Hans Peter Bubb will mit einer Petition Druck machen. Fast 6.000 Unterzeichner sprechen sich für eine Beschrankung aus. Zahlreiche Unterstützer waren in der jüngsten Bürgersprechstunde des Wasserburger Stadtrats vertreten, um der Gewichtung ihres Anliegens an Bürgermeister Michael Kölbl zusätzlich Nachdruck zu verleihen

Bahnschranke in Viehhausen in den 50er-Jahren 

Das Paradoxe an der Debatte: Es gab schon mal eine Bahnschranke. Ein Bild aus dem Juli 1953 beweist eindeutig, dass der Viehhausener Bahnübergang damals beschrankt war. Auf dem Schwarz-Weiß-Bild ist die Verwandschaft von Petitionsführer Hans Peter Bubb zu sehen: Sein Großvater Richard und sein Vater, Dr. Peter Bubb, sowie sein Onkel, Professor Heiner Bubb. Letzterer hat das Bild über Sophia Bubb mit folgenden Informationen zur Verfügung gestellt: 

Der Onkel, der Vater und der Nachbar können bestätigen, dass die Schranke bis etwa 1963 in Viehhausen existierte und manuell bedient wurde. Ein Bahnwärter habe in dem Häuschen neben den Gleisen auf ein Klingelzeichen des nahenden Zugs reagiert und die Schranke rechtzeitig gesenkt. Die Schranke, deren Wurzel sich jeweils auf der rechten Wegseite befunden und die aus einem Metallrohr mit weißroter Bemalung bestanden habe, sei mechanisch über Drahtseilzüge von dem Bahnwärterhäuschen betrieben worden. Das Häuschen befinde sich noch heute an der Bahnstrecke Rosenheim-Mühldorf. 

"Der Bahnwärter hatte auch noch eine zweite Schranke in Au zu bedienen, die den Weg zum Bimsteinerhof absicherte", erinnert sich Professor Heiner Bubb. "Die bestand aus rot-weiß bemalten Holzbalken und war ständig geschlossen. Ihr Öffnen musste man beim Bahnwärter mittels einer elektrischen Klingel anfordern."

Verkehrsdichte von damals nicht vergleichbar mit heute 

Als der Wärter in Rente gegangen sei, sei die Schranke in Viehhausen entfernt und die Warnblinkanlage, die heute noch steht, montiert worden. Die Asphaltierung der Straße sei erst später gekommen. Der Übergang sei deshalb so schmal sei, weil der damalige Weg ebenfalls schmäler gewesen sei. 

In den 50er-Jahren habe es außerdem auf dem gesamten Bahndamm keinen Bewuchs gegeben - das Gestrüpp neben den Gleisen prangerten viele als unzulässige Gefahr an.
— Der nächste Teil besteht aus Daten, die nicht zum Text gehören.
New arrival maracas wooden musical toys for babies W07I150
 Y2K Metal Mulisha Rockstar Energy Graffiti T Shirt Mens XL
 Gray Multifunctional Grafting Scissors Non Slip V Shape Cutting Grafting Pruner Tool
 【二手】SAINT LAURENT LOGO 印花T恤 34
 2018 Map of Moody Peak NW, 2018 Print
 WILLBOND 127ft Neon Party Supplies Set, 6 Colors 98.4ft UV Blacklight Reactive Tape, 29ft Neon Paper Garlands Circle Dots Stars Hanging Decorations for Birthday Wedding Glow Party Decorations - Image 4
Erst nachdem die BR-Sendung "quer" vergangene Woche über die Tragödie berichtete, wurde der unübersichtliche Holzgestrüpphaufen an den Gleisen entfernt

"Meines Wissens kam es damals bei keiner der beiden Schranke jemals zu einem Verkehrsunfall", erklärt der Professor abschließend, obwohl er sich auch erinnern könne, dass es mal vorgekommen sei, dass die Schranke einmal versehentlich offen geblieben sei, wenn ein Zug durchfuhr. "Man muss aber auch bedenken, dass die Autoverkehrsdichte damals sehr viel niedriger war als heute." 

Und was sagt die Bahn dazu? 

"Eine Prüfung im historischen Unternehmensarchiv der Deutschen Bahn bezüglich der technischen Sicherung eines Bahnübergangs vor mehr als 60 oder 70 Jahren hilft nicht, die Frage zu beantworten, was unter den heutigen Rahmenbedingungen geboten ist", erklärt ein Sprecher der Bahn kurz und knapp auf Nachfrage der Redaktion per Mail. 

Die Sicherung eines Bahnübergangs hänge unter anderem von drei Faktoren ab:

  • Art der Bahnstrecke (Hauptbahn/Nebenbahn)
  • Geschwindigkeit des Zuges 
  • Verkehrsstärke auf der kreuzenden Straße

Der Ausbauzustand und die dadurch bestimmte technische Ausstattung eines Bahnübergangs folge nach eingehender Abstimmung aller Kreuzungspartner gemäß den Gesetzen und anerkannten Regeln der Technik, wie unter anderem dem Eisenbahnkreuzungsrecht (EKrG).

Die Bahn sei aufgrund des jüngsten Unfalls in Viehhausen in Abstimmung mit den beteiligten Kreuzungspartnern, betont aber: "Wir können diesen Gesprächen nicht vorgreifen.

Mit den Partnern der Kampagne "sicher drüber", darunter ADAC und Bundespolizei, engagiere man sich seit Jahren in der Unfallprävention und weisen gerade junge Autofahrer zum Beispiel über die sozialen Medien auf diesen Umstand und die Verkehrsregeln am Bahnübergang hin.